Ко всему этому прибавляется — на самом элементарном уровне - сознание символического содержания бытия. Средневековый человек видит символы повсюду. Вселенная состоит для него не из элементов, энергий и законов, а из образов. Образы обозначают самих себя, но помимо этого еще и нечто иное, высшее; в конечном счете — единственное подлин­но высокое — Бога и вечные вещи. Так каждый образ становится символом. Он указывает вверх, за пределы самого себя. Можно сказать точнее: он сам происхо­дит сверху, из области, лежащей по ту сторону его самого. Символы обнаружива­ются всюду: в культе и в искусстве; в народном обычае и в общественной жизни. Они сказываются даже в научной работе: нередко объяснение какого-то феномена или развитие какой-то теории вдруг оказывается в зависимости от числовых сим­волов, не имеющих непосредственного отношения к предмету, а разве что к формальному продолжению данного хода мысли... Философско-теологические суммы выстраивают в систему не только то, что “есть” сущее, но и то, что обозначается этим сущим пытаясь охватить помимо содержания каждой сущей вещи, которое выражается в ее определении, все возможные формы ее развития.

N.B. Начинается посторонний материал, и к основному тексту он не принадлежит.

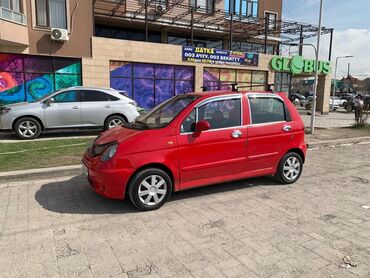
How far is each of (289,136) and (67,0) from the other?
50.0ft

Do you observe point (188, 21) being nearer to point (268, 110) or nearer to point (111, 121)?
point (111, 121)

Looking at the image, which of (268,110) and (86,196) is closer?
(86,196)

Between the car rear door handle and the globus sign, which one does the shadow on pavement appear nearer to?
the car rear door handle

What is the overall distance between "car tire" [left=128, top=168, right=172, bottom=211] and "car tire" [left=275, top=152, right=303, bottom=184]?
227 centimetres

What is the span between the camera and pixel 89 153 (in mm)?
5105

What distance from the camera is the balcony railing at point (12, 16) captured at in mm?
14575

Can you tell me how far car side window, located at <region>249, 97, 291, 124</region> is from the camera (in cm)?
564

И в этом уже сказывается четвертое из основных направлений средневековой воли: художественное.

Казалось бы, оформленность — это желательное, но в конечном счете несуще­ственное “как”, служащее только приложением к единственно важному “что”; но нет воля к истине неотделима от воли к оформленности. Вот раздел какого-нибудь труда -“Quaestio” (“вопрос”),-в котором исследуется определенная проблема: его построение служит порукой в том, что исследование ведется ясно, все “за” и “против” хорошо взвешены, мыслительная работа предшествующих времен долж­ным образом учтена. Однако тот же “вопрос” имеет вдобавок и эстетическую цен­ность, как сонет или фуга. В нем не только сообщается, но и оформляется истина. Форма сама по себе сообщает кое-что о мире — хотя бы только то, что его сущность может быть выражена помимо всего прочего еще и в такой вот форме. А целое - “Сумма”, выстраивающаяся из “articuli” - параграфов; “quaestiones” -вопросов: “partes” - частей, - образует порядок, в котором дух может поселиться. Она - не просто книга, содержащая покое учение; она - пространство существова­ния, имеющее ширину и глубину, упорядоченное так, что дух находит там свое ме­сто, обучается дисциплине и начинает чувствовать себя надежно н уютно, как дома.

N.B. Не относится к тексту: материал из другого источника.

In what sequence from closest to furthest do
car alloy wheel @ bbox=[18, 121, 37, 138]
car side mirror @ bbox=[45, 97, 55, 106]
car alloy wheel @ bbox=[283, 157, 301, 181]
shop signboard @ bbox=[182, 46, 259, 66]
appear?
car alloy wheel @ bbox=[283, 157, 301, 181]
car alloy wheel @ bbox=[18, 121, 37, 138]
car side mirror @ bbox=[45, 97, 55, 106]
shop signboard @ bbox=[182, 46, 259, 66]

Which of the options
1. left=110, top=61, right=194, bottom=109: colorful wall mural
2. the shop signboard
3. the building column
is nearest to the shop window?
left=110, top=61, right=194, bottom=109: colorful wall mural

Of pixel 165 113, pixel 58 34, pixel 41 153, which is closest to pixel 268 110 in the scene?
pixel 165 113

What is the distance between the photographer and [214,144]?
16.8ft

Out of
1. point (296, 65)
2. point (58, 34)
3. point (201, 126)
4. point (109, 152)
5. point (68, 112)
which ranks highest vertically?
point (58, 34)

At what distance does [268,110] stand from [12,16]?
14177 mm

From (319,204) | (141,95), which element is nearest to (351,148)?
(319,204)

Что же касается авторитета, то говорить здесь о “несвободе” не только неточ­но. но нечестно. Это эмоциональное суждение идет от преклонения нового време­ни перед автономией, которую ему пришлось отвоевывать в борьбе с авторитар­ным образом мышления средневековья; но также и от рессантимента того же нового времени, знающего, что революция стала для пего обычным состоянием. Ав­торитет есть основа всякой человеческой жизни, не только несовершеннолетней, но и самой что ни на есть зрелой: он не только помогает слабому, но воплощает сущность всякой высоты и величия; и потому разрушение авторитета неизбежно вызывает к жизни его извращенное подобие — насилие.

До тех пор, пока средневековый человек ощущает единство бытия, он воспри­нимает авторитет не как оковы, а как связь с абсолютным и как точку опоры на земле. Авторитет дает ему возможность выстроить целое, не знающее равных по величию стиля, насыщенности формы и разнообразию живых порядков; по сравне­нию с ним наше сегодняшнее бытие показалось бы ему, наверное, невероятно примитивным.

Но все это постепенно меняется — по мере того, как меняется само жизнеощу­щение — во второй половине четырнадцатого и в пятнадцатом столетии. Просыпа­ется жажда индивидуальной свободы, а вместе с ней — чувство скованности авто­ритетом.